ABIDJAN, (Reuters) – Ivory Coast’s Laurent Gbagbo was arrested today after French armoured vehicles closed in on the compound where the self-proclaimed president had been holed up in a bunker.
A column of more than 30 French armoured vehicles moved in on Gbagbo’s residence in Abidjan after helicopter gunships attacked the compound overnight in bid to end a months-long political standoff that had descended into civil war.
Gbagbo refused to step down when Alassane Ouattara won last November’s presidential election, according to results certified by the United Nations, reigniting a civil war that has claimed more than a thousand lives and uprooted a million people.
“Yes, he has been arrested,” Affoussy Bamba, a spokeswoman for Ouattara, told Reuters.
Gbagbo’s spokesman in Ivory Coast, Ahoua Don Mello, told Reuters: “President Laurent Gbagbo came out of his bunker and surrendered to the French without offering resistance.”

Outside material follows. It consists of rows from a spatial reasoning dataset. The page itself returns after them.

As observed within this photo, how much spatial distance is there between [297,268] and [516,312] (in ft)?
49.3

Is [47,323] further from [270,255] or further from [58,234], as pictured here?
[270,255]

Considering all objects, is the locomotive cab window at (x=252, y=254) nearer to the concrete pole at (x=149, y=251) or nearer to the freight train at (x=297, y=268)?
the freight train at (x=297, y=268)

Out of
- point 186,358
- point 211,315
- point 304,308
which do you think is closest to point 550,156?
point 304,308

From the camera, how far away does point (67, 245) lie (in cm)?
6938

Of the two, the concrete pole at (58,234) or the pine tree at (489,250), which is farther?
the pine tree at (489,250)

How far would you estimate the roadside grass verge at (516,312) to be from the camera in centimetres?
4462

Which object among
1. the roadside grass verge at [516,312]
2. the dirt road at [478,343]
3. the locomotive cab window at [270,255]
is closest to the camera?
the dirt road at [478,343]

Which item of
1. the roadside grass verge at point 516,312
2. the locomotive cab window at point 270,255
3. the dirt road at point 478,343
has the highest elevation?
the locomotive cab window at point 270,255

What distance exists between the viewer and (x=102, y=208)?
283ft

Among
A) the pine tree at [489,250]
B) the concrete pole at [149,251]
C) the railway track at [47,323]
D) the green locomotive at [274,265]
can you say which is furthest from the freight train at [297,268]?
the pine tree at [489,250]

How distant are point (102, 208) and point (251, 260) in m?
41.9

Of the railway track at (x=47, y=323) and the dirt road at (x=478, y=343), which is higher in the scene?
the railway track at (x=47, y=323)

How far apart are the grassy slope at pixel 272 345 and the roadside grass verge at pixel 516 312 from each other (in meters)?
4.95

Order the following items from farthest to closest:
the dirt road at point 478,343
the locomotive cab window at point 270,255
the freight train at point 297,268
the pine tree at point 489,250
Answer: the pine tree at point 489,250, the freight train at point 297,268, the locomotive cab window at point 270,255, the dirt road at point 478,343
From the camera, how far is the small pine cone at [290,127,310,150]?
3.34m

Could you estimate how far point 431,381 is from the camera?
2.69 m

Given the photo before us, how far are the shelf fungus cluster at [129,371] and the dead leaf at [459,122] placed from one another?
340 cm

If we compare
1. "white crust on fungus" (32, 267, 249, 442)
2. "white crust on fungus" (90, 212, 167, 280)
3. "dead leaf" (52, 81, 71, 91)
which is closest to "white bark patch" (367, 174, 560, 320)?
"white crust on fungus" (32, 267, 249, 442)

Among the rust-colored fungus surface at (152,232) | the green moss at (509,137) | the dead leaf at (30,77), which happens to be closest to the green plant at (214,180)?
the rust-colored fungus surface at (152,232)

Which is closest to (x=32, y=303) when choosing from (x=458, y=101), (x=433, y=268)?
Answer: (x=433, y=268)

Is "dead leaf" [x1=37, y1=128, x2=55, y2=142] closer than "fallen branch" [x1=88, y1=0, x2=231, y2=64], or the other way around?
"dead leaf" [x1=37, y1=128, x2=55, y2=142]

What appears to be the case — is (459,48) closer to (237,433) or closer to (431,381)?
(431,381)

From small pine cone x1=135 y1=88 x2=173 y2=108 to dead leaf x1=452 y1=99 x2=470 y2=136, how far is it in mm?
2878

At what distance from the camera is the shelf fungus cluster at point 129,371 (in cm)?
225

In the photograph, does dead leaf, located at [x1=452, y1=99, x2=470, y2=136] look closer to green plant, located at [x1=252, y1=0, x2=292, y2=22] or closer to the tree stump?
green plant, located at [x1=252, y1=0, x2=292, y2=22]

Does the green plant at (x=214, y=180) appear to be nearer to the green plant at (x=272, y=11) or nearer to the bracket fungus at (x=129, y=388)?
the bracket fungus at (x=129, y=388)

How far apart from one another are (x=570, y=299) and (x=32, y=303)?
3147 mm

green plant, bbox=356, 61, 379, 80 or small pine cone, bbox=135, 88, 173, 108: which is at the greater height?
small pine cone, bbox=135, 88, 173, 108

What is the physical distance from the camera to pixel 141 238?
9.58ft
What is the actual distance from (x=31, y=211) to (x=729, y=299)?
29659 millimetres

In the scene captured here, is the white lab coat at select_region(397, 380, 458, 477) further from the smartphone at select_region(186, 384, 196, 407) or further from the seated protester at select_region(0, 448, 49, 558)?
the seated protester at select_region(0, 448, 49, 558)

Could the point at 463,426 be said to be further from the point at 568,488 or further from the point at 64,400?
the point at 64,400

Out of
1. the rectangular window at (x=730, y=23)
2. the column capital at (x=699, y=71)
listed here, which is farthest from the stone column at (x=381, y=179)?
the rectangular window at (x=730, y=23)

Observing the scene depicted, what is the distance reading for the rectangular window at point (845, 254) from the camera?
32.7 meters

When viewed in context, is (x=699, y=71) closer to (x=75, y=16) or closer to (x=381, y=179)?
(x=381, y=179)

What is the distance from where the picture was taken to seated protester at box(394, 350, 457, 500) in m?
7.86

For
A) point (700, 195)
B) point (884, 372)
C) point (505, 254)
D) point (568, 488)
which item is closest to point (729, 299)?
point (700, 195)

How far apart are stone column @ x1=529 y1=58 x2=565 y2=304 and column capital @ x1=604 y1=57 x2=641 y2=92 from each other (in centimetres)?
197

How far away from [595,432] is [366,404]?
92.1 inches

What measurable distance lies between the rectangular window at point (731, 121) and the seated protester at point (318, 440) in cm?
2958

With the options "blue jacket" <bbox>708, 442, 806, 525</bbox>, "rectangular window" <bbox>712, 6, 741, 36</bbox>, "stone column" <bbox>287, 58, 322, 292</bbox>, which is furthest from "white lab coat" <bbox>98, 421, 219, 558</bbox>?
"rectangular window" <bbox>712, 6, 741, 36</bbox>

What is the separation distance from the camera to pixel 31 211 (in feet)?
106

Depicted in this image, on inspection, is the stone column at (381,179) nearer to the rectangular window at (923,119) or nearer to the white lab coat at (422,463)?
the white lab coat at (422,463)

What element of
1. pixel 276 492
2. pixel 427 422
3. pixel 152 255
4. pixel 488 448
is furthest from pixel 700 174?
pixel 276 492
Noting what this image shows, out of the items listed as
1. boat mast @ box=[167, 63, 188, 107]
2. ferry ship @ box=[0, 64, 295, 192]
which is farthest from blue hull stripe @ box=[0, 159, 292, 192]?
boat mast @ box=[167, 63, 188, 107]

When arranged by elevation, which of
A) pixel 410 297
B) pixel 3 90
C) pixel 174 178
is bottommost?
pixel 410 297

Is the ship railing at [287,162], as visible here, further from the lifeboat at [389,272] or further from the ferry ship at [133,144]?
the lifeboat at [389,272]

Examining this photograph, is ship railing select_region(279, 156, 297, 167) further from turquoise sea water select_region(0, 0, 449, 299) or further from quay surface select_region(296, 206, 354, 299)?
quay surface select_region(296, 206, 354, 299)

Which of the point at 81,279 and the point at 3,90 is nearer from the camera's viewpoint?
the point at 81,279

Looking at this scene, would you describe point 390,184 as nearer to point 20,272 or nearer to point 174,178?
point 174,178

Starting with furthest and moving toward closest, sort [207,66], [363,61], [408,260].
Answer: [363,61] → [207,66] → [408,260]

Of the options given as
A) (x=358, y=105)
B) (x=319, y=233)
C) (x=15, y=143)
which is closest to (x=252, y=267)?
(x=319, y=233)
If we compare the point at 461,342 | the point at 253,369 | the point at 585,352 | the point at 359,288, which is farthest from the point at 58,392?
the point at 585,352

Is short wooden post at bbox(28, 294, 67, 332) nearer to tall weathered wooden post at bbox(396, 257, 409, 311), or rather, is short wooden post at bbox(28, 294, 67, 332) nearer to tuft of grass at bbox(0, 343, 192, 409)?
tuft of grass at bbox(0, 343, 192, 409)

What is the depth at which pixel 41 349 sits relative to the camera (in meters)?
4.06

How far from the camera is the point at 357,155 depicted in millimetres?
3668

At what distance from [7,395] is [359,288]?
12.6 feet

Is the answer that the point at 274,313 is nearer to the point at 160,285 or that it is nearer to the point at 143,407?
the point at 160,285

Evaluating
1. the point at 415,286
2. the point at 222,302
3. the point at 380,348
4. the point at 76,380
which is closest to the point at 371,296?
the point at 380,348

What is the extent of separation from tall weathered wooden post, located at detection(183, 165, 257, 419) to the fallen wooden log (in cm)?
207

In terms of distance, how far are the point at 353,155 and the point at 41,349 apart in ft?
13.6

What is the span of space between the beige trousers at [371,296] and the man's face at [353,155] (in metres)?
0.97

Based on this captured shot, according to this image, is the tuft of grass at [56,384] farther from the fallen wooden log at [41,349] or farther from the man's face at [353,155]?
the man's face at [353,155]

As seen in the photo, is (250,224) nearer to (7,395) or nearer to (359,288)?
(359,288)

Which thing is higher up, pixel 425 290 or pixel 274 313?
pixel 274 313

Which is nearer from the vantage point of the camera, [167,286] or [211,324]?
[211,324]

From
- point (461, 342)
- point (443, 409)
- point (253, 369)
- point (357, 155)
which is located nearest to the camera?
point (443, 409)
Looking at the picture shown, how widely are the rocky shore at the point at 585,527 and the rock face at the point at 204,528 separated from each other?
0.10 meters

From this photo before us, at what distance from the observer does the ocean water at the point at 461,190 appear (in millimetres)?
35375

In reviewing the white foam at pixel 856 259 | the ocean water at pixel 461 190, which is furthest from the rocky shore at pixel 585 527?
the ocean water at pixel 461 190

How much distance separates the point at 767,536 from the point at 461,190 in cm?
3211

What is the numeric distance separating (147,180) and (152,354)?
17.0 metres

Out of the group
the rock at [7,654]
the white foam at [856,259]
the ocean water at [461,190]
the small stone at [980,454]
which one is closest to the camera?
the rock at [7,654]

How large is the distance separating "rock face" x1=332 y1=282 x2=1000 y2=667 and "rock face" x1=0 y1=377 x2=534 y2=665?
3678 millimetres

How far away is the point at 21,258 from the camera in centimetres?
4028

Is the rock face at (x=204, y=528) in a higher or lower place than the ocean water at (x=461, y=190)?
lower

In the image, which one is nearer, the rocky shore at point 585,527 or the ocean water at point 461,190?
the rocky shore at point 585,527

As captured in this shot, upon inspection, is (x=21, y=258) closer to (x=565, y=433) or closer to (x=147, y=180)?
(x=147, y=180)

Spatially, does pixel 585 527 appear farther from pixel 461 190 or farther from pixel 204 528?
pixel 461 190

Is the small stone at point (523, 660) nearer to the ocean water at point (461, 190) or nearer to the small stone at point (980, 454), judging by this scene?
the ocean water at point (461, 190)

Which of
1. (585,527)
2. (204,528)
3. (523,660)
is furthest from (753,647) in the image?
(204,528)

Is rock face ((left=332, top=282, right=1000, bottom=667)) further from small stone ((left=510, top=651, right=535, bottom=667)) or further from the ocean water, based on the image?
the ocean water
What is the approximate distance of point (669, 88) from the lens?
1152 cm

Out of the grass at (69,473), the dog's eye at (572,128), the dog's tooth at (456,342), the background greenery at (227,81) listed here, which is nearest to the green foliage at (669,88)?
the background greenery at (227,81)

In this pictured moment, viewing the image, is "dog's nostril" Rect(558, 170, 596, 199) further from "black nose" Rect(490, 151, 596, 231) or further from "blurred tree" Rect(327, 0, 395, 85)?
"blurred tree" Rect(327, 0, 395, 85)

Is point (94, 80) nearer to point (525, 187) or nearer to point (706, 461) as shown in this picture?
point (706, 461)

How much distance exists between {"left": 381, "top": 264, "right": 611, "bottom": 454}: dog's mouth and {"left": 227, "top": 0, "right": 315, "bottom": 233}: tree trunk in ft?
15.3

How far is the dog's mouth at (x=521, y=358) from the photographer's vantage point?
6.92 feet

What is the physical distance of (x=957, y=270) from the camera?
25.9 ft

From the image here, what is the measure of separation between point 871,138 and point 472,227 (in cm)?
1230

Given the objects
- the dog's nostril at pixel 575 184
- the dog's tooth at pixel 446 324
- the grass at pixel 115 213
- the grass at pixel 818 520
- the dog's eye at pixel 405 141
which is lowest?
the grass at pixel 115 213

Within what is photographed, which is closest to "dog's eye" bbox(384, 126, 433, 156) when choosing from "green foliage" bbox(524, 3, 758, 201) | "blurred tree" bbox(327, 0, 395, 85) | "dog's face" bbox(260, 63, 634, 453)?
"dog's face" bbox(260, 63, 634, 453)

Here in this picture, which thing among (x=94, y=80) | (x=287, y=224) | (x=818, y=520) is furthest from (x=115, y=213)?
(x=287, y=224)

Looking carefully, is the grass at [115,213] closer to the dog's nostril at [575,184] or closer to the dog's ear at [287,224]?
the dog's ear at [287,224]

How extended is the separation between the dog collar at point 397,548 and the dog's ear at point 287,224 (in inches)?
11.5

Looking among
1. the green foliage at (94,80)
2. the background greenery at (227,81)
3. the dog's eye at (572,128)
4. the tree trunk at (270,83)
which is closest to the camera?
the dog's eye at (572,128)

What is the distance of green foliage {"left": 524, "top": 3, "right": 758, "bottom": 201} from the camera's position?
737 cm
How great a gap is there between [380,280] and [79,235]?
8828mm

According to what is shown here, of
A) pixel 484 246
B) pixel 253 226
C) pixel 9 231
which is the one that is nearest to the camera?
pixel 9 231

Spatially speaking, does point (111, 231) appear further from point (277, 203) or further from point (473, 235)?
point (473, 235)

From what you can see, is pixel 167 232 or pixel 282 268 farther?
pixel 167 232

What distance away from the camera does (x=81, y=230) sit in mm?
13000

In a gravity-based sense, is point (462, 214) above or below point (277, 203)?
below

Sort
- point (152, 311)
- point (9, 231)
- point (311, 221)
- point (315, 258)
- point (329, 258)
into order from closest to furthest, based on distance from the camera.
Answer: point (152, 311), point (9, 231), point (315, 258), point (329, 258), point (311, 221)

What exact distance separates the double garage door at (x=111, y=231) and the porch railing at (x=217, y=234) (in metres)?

French officials said Gbagbo had been arrested by Ouattara’s forces backed by the United Nations and the French military.
Shortly after the news broke, Nicolas Sarkozy’s office said the French president had just had a long telephone conversation with Ouattara.
French armed forces spokesman Thierry Burkhard said: “Just after 3 o’clock, the ex-president Laurent Gbagbo handed himself over to the Republican Forces of Ivory Coast. At no moment did French forces enter either the garden or the residence of Gbagbo.”
A French Defence Ministry official said: “It’s not French forces who arrested Laurent Gbagbo … It was Ouattara forces supported by UNOCI (the U.N. mission) and Licorne (French forces).”
Ouattara’s spokesman Bamba said Gbagbo had been taken to the Hotel Golf in Abidjan where his rival has had his headquarters since the presidential election last November.
United Nations officials confirmed Gbagbo was being held by Ouattara’s forces.
“The nightmare has ended,” Ouattara’s Prime Minister Guillaume Soro said on Ouattara’s TCI television channel.